Fahey MA, Westmorland SV. Nervous system disorders of nonhuman primates and research models. In: Abee CR, Mansfield K, Tardif S, Morris T, eds. Nonhuman Primates in Biomedical Research: Diseases. Vol 2. 2^nd ed. San Diego, CA: Academic Press; 2012:759-762.

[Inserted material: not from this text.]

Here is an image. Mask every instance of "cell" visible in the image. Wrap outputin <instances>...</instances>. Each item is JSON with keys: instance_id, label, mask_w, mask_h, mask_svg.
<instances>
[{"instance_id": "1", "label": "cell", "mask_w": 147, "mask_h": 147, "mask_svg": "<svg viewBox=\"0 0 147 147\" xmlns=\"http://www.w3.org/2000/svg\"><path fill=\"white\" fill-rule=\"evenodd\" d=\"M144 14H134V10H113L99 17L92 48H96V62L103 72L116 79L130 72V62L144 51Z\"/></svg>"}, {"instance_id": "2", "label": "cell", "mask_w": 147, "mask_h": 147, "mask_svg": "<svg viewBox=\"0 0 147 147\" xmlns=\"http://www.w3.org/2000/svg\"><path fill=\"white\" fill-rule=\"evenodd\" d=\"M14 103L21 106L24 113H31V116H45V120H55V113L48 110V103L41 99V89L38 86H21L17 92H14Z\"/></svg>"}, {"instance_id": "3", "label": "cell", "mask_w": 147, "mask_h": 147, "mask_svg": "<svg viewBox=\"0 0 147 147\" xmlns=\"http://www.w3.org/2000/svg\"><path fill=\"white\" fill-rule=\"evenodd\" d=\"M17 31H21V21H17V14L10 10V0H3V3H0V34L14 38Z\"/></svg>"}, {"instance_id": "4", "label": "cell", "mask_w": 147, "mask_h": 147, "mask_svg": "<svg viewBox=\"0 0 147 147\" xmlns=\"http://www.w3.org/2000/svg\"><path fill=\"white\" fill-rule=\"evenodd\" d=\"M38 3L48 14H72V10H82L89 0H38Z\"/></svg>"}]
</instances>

Lowenstine LJ, McManamon R, Terio KA. Apes. In: Terio KA, McAloose D, St. Leger J, eds. Pathology of Wildlife and Zoo Animals. London, UK: Academic Press; 2018:391-2.
Lowenstine LJ, Osborn KG. Respiratory system diseases of nonhuman primates. In: Abee CR, Mansfield K, Tardif S, Morris T, eds. Nonhuman Primates in Biomedical Research: Diseases. Vol 2. 2^nd ed. San Diego, CA: Academic Press; 2012:418, 441, 448-9.
Matz-Rensing K, Lowenstine LJ. New World and Old World Monkeys. In: Terio KA, McAloose D, St. Leger J, eds. Pathology of Wildlife and Zoo Animals. London, UK: Academic Press; 2018:354.
Wachtman L, Mansfield K. Viral diseases in nonhuman primates. In: Abee CR, Mansfield K, Tardif S, Morris T, eds. Nonhuman Primates in Biomedical Research: Diseases. Vol 2. 2^nd ed. San Diego, CA: Academic Press; 2012:19, 21, 28, 31 56-7, 62-70.